Laporan Wartawan Tribunnews.com, Gita Irawan
TRIBUNNEWS.COM, JAKARTA - Amnesty International Indonesia mencatat setidaknya ada 16 kasus serangan yang menyasar setidaknya 34 pembela HAM yang bersuara kritis terhadap pemerintah sejak masa kampanye Pemilu hingga sehari jelang Pemungutan Suara pada 14 Februari 2024.
Serangan tersebut mencakup laporan polisi, intimidasi, dan serangan fisik.
Baca juga: Amnesty International Sebut Populasi Rafah Bertambah 5 Kali Lipat Selama Perang Gaza
Amnesty memandang dinamika Pemilu 2024 diwarnai oleh banyak intimidasi dan pembatasan terhadap suara kritis, terutama kritik atas penyelenggaraan pemilu.
Berbagai pembatasan, berdasarkan catatan Amnesty terjadi selama periode kampanye hingga masa penghitungan hasil pemungutan suara.
"Sasarannya termasuk pegiat seni, jurnalis, dan akademisi yang vokal. Ada pula sasaran yang mengarah kepada pihak yang bersuara kritis seputar kecurangan pemilu, termasuk yang berasal dari pendukung kubu yang berlawanan dengan kubu yang didukung Presiden Joko Widodo," kata Direktur Eksekutif Amnesty International Indonesia Usman Hamid dalam siaran pers pada Jumat (23/2/2024).
##############################
> _Tugas yang Dikerjakan_:
[a] Kutip dari berita tentang serangan terhadap pembela HAM bagian yang diawali kata-kata yang memuat "Serangan tersebut mencakup" dan diakhiri "pada Jumat (23/2/2024).".
[b] Menurut berita tentang serangan terhadap pembela HAM, berapa kasus serangan yang dicatat Amnesty International Indonesia sejak masa kampanye Pemilu hingga sehari menjelang pemungutan suara?

> _Entri tersimpan_:
##############################
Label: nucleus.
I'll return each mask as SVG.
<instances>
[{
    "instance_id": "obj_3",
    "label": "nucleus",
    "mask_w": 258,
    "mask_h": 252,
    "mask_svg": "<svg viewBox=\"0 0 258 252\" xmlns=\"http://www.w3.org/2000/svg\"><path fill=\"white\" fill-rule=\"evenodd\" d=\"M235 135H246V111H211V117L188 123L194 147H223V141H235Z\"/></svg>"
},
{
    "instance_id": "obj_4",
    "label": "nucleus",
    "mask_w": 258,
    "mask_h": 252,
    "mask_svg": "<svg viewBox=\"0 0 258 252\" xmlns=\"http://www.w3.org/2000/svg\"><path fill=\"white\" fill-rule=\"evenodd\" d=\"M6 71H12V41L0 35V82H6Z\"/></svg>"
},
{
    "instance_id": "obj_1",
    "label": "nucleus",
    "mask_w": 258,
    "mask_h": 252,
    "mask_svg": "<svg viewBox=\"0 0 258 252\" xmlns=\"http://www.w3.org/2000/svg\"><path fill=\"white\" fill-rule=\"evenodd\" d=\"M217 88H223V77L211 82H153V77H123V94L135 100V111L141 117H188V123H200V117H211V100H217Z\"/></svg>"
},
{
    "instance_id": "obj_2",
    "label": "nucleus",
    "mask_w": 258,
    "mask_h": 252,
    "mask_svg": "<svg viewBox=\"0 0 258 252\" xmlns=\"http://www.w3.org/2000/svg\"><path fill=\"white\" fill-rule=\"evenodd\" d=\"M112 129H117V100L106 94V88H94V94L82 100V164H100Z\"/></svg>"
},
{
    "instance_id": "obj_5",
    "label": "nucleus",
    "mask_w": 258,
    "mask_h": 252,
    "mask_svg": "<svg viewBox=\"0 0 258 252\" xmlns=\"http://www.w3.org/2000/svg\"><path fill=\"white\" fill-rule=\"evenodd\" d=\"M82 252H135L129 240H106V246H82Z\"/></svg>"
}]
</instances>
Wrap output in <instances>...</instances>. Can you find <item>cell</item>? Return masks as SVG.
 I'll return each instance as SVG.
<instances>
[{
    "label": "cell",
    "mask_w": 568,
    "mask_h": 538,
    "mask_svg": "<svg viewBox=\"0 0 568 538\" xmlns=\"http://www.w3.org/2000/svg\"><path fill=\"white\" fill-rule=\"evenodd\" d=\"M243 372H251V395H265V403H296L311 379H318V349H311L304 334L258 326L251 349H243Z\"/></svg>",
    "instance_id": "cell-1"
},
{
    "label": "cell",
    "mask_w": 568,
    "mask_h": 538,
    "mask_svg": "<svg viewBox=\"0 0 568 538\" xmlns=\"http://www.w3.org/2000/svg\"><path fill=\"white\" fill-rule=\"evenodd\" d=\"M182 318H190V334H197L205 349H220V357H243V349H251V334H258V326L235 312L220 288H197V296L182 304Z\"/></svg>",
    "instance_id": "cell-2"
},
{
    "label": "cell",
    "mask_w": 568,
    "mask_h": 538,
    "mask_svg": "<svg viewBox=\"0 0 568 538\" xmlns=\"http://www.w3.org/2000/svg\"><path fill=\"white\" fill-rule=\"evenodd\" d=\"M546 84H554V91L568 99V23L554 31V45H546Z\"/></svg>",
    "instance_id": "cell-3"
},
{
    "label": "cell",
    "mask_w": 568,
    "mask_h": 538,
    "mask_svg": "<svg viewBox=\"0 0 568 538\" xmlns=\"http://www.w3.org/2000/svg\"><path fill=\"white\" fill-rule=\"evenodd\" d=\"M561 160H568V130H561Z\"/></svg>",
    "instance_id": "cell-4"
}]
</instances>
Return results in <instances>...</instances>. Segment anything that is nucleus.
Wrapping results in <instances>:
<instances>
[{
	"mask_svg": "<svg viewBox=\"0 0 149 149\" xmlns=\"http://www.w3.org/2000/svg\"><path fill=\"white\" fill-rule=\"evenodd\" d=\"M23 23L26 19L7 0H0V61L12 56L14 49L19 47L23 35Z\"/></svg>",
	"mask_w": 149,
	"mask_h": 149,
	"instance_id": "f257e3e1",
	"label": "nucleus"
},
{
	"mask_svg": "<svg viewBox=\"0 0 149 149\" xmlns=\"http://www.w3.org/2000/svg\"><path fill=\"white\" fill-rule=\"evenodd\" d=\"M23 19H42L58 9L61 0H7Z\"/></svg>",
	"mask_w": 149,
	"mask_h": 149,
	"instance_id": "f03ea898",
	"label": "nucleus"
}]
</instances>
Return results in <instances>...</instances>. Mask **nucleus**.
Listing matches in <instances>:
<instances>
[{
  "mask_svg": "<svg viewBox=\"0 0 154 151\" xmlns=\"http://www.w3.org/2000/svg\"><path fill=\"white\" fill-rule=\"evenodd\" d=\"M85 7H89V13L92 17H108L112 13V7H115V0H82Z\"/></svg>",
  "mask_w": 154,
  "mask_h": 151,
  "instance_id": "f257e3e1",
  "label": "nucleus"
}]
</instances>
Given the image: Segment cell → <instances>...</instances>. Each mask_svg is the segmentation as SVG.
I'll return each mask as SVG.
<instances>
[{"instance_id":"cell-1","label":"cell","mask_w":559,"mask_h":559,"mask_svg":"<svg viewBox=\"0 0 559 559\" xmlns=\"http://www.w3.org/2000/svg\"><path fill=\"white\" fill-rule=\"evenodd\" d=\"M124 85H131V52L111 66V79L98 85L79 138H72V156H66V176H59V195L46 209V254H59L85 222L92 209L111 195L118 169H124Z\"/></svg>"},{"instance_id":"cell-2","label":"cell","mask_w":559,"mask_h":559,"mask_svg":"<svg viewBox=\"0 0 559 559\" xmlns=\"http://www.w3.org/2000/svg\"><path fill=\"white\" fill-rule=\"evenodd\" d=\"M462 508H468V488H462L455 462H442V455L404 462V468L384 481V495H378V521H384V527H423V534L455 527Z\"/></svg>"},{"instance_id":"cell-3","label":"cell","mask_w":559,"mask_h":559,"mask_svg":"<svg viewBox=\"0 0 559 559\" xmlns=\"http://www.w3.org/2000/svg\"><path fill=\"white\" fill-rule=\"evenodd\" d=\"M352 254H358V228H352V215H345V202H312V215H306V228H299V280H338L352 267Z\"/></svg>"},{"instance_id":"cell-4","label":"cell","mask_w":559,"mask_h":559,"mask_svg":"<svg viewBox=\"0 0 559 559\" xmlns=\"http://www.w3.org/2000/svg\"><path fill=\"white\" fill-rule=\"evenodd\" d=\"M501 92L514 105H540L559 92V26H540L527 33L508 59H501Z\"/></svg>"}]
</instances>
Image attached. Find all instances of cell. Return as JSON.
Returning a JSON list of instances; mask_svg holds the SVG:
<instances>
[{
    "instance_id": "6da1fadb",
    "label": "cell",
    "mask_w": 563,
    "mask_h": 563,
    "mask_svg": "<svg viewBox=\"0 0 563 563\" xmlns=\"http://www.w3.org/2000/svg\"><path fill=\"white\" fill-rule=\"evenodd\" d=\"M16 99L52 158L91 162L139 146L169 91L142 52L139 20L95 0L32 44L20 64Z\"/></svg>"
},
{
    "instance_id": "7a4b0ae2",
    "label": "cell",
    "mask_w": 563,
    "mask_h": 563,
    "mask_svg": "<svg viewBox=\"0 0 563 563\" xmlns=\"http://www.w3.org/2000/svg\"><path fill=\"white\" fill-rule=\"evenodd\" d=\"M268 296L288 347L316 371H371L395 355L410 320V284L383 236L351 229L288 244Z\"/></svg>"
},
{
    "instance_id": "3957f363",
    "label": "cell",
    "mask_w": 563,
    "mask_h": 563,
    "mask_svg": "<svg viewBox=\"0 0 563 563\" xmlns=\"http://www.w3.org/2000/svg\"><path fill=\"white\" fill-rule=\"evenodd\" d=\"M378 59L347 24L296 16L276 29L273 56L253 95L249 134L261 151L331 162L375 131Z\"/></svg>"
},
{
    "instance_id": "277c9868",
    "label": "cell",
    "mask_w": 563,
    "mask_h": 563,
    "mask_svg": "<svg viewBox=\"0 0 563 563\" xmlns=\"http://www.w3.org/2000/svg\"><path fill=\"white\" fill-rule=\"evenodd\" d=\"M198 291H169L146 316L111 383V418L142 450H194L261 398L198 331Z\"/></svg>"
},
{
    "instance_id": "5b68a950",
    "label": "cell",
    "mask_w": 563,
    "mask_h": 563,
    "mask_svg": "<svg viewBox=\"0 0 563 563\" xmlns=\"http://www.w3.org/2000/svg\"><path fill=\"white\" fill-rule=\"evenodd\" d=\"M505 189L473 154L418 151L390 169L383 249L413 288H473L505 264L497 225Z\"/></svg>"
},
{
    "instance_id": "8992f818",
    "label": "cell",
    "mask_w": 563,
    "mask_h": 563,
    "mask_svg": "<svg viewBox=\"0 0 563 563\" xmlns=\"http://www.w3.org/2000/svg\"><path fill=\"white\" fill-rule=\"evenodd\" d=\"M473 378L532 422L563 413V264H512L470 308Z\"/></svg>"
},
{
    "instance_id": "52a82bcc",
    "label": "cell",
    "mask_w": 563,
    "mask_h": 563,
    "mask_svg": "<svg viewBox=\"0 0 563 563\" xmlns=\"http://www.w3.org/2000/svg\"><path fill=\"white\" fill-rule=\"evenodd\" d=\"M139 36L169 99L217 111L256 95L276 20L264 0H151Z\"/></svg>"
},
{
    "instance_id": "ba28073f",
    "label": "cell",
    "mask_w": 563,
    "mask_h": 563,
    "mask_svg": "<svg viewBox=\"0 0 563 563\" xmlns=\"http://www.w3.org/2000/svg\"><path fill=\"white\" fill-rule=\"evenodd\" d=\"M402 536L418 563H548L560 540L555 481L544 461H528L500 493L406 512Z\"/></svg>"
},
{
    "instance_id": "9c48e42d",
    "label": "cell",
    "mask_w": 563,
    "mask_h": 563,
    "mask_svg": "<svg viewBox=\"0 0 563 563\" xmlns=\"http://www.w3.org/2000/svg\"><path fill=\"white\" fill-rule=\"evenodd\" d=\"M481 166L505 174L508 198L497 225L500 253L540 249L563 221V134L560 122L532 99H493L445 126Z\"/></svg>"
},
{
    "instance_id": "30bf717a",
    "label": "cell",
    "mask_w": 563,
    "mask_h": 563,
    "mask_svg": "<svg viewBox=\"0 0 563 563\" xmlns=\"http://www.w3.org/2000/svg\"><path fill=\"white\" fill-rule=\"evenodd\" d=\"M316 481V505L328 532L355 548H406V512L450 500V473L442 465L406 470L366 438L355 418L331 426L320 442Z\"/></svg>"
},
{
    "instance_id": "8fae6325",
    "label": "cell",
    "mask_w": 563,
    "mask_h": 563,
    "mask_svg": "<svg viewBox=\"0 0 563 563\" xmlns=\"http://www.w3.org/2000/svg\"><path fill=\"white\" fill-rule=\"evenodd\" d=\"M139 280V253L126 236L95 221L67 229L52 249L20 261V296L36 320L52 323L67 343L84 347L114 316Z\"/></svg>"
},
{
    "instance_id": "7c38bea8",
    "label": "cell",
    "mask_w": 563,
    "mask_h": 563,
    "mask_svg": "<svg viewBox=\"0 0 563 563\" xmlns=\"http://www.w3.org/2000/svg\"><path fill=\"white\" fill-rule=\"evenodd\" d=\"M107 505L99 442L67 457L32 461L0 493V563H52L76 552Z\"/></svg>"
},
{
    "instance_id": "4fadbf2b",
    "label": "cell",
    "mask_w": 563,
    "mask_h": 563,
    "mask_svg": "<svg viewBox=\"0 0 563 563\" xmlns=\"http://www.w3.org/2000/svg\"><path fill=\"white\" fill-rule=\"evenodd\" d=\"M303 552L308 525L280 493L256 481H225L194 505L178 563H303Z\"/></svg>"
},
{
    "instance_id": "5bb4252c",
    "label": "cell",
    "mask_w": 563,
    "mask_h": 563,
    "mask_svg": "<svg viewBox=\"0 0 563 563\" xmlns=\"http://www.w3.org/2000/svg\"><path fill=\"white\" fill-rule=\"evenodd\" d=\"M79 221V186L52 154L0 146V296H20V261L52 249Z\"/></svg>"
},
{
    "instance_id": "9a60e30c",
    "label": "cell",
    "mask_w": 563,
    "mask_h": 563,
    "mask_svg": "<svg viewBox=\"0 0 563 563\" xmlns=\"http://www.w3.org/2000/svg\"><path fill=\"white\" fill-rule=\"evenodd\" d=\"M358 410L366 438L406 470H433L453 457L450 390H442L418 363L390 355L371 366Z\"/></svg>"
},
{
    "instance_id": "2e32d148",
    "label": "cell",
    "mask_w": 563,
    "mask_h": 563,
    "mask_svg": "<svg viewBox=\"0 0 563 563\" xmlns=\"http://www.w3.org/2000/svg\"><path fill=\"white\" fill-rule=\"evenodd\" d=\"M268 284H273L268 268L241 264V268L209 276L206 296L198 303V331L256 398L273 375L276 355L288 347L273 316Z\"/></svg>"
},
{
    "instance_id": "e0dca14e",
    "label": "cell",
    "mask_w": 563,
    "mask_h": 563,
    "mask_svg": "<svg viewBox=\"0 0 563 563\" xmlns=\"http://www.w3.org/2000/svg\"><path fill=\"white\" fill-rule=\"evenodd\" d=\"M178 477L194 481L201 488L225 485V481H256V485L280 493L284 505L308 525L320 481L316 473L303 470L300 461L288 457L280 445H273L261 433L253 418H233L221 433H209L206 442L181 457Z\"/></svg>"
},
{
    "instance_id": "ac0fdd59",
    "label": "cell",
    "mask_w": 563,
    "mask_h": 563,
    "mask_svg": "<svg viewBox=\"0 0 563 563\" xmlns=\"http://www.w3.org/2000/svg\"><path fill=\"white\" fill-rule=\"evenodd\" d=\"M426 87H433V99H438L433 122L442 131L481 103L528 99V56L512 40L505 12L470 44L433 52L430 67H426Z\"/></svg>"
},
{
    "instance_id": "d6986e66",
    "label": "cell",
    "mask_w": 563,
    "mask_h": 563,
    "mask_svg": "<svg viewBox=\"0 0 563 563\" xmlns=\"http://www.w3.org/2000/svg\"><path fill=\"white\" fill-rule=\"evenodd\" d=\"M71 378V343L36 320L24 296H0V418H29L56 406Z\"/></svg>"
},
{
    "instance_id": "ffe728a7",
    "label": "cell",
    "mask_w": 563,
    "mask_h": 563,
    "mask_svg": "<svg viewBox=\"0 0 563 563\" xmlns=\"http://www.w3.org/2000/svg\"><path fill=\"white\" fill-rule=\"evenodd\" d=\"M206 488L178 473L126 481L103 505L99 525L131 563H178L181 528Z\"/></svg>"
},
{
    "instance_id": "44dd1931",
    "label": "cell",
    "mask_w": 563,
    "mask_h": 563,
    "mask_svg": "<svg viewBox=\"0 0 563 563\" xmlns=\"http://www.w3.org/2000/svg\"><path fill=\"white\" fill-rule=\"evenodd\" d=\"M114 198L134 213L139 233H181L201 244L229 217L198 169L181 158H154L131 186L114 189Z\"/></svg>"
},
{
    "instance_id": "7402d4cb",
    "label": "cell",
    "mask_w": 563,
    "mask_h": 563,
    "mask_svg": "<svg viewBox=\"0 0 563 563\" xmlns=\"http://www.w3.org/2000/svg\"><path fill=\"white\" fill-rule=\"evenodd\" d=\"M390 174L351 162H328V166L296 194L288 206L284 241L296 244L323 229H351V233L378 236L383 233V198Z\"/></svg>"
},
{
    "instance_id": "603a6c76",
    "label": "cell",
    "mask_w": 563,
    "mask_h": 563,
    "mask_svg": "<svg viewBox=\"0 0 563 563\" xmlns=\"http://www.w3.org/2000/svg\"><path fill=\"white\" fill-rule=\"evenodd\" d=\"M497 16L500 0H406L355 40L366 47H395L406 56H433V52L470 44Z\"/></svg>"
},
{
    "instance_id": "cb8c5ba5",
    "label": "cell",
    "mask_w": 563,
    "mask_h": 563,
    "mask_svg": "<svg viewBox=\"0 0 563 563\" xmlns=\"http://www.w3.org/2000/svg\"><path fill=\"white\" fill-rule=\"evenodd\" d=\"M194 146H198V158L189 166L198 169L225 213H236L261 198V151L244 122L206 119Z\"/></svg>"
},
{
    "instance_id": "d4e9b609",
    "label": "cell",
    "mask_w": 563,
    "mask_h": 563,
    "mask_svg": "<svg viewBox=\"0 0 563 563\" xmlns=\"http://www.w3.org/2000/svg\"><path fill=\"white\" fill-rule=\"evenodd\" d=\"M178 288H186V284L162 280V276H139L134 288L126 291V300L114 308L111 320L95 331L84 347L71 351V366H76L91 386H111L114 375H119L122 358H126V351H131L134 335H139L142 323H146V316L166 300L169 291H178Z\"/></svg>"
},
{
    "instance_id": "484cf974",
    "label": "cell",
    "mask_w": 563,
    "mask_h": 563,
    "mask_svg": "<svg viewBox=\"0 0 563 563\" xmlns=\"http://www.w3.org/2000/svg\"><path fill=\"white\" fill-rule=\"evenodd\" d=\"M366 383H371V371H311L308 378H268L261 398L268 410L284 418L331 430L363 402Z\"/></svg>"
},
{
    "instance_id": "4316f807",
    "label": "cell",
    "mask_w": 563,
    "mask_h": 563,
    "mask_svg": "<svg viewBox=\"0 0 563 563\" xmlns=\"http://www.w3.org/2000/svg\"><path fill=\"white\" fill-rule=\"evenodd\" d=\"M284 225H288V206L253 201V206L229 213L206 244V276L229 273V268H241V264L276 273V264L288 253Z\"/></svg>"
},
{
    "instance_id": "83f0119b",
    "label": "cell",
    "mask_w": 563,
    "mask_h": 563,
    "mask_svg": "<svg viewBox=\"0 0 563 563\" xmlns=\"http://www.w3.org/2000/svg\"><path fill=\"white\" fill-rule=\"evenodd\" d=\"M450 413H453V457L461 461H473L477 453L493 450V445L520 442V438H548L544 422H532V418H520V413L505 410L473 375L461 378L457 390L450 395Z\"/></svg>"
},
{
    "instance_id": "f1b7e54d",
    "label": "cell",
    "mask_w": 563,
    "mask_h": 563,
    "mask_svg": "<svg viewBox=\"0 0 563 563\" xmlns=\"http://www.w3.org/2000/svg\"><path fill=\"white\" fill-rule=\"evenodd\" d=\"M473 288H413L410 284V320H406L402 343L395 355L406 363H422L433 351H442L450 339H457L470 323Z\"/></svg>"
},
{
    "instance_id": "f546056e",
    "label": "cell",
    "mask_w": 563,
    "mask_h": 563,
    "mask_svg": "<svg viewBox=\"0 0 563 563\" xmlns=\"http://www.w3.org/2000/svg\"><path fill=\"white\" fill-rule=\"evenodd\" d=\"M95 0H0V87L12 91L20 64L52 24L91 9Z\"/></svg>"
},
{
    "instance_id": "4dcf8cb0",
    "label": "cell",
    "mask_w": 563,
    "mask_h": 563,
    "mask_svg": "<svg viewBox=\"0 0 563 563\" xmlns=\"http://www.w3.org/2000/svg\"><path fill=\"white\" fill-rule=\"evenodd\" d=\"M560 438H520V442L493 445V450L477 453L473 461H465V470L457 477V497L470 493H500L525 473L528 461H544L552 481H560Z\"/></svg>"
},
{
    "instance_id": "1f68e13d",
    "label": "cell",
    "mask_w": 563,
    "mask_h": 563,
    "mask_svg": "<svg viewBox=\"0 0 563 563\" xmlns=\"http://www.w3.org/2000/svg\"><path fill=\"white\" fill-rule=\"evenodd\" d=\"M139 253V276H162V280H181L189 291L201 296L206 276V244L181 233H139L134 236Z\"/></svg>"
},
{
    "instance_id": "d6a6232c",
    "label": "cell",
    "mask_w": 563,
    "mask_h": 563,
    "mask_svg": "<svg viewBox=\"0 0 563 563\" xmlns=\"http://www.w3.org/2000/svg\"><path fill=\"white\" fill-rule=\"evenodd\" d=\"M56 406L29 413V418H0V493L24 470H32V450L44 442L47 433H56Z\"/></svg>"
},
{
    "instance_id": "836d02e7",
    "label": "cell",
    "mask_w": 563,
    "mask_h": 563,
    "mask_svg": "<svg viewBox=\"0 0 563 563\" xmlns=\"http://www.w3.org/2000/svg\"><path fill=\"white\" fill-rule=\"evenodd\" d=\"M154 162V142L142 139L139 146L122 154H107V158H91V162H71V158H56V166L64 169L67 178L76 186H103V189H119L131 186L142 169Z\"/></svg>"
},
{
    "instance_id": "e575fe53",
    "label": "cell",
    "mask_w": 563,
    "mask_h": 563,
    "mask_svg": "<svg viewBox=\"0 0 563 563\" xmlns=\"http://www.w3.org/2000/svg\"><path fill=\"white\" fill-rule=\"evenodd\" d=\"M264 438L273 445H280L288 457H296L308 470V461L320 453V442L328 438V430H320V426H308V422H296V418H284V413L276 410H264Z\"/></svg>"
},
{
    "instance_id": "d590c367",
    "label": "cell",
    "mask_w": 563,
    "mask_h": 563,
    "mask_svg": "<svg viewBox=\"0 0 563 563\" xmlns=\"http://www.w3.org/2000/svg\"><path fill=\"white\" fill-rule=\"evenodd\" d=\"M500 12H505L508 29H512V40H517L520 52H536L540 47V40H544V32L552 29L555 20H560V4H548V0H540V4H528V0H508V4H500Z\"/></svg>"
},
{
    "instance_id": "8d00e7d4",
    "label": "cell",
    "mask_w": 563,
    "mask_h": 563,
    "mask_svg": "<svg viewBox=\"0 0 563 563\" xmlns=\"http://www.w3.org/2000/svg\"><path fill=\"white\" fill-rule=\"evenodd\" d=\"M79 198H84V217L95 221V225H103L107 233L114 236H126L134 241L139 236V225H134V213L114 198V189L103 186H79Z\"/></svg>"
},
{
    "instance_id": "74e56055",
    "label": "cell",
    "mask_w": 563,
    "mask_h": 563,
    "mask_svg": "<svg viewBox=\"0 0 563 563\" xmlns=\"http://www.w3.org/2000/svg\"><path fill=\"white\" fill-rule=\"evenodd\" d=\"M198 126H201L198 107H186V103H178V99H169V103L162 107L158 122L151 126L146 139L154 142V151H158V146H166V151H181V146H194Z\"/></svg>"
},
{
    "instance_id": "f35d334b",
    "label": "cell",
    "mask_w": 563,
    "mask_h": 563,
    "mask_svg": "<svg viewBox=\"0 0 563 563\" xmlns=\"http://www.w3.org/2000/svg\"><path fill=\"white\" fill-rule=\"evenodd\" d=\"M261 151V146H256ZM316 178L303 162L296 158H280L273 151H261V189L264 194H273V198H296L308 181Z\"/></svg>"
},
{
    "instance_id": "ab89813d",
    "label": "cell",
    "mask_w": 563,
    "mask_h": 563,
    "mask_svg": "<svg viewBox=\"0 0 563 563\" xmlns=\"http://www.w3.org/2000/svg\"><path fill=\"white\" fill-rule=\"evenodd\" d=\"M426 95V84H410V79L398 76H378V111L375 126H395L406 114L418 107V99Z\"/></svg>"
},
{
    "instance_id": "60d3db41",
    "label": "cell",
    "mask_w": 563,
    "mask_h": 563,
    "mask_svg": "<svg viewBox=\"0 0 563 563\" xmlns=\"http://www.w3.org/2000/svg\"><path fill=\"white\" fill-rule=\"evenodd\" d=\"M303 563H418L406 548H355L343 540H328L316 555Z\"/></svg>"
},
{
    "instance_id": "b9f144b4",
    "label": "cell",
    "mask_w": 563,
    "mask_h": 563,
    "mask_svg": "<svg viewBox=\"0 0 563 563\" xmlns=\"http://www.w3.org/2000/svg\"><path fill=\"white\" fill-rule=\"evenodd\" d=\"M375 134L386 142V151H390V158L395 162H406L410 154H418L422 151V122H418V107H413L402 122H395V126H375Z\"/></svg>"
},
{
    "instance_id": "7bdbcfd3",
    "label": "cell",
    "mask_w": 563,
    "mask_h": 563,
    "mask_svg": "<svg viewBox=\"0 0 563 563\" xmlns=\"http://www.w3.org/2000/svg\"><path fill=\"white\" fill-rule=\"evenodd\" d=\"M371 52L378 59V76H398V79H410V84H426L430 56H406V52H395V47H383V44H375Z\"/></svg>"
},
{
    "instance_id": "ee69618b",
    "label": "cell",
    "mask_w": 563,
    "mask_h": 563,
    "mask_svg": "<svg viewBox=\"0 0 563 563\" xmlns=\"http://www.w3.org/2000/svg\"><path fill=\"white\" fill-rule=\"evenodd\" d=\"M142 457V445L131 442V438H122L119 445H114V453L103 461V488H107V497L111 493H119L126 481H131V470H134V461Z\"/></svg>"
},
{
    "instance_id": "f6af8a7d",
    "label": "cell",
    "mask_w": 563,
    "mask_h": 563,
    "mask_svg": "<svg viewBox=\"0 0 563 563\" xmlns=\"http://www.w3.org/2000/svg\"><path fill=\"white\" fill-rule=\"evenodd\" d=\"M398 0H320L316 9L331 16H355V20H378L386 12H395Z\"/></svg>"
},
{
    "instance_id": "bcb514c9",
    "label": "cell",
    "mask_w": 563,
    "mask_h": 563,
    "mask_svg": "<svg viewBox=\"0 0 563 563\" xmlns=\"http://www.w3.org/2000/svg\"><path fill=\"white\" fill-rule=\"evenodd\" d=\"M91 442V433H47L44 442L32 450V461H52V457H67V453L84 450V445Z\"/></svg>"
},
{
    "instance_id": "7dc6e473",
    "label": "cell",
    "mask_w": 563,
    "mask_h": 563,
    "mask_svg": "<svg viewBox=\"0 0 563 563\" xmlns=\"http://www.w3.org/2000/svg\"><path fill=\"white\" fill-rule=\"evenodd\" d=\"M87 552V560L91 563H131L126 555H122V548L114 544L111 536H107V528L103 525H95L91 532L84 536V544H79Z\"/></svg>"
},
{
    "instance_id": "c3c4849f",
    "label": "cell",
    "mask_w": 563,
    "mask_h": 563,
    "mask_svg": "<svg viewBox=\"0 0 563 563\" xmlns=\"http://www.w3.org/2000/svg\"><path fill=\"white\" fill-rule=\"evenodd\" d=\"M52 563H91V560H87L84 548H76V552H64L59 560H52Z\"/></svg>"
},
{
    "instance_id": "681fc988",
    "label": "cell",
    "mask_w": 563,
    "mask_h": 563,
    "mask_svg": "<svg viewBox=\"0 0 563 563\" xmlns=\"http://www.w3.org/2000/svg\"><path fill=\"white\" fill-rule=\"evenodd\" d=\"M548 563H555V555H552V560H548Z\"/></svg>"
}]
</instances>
##############################
> _Hasil Pengerjaan Tugas_:
[a]
Serangan tersebut mencakup laporan polisi, intimidasi, dan serangan fisik.
Baca juga: Amnesty International Sebut Populasi Rafah Bertambah 5 Kali Lipat Selama Perang Gaza
Amnesty memandang dinamika Pemilu 2024 diwarnai oleh banyak intimidasi dan pembatasan terhadap suara kritis, terutama kritik atas penyelenggaraan pemilu.
Berbagai pembatasan, berdasarkan catatan Amnesty terjadi selama periode kampanye hingga masa penghitungan hasil pemungutan suara.
"Sasarannya termasuk pegiat seni, jurnalis, dan akademisi yang vokal. Ada pula sasaran yang mengarah kepada pihak yang bersuara kritis seputar kecurangan pemilu, termasuk yang berasal dari pendukung kubu yang berlawanan dengan kubu yang didukung Presiden Joko Widodo," kata Direktur Eksekutif Amnesty International Indonesia Usman Hamid dalam siaran pers pada Jumat (23/2/2024).

[b] Setidaknya 16 kasus serangan.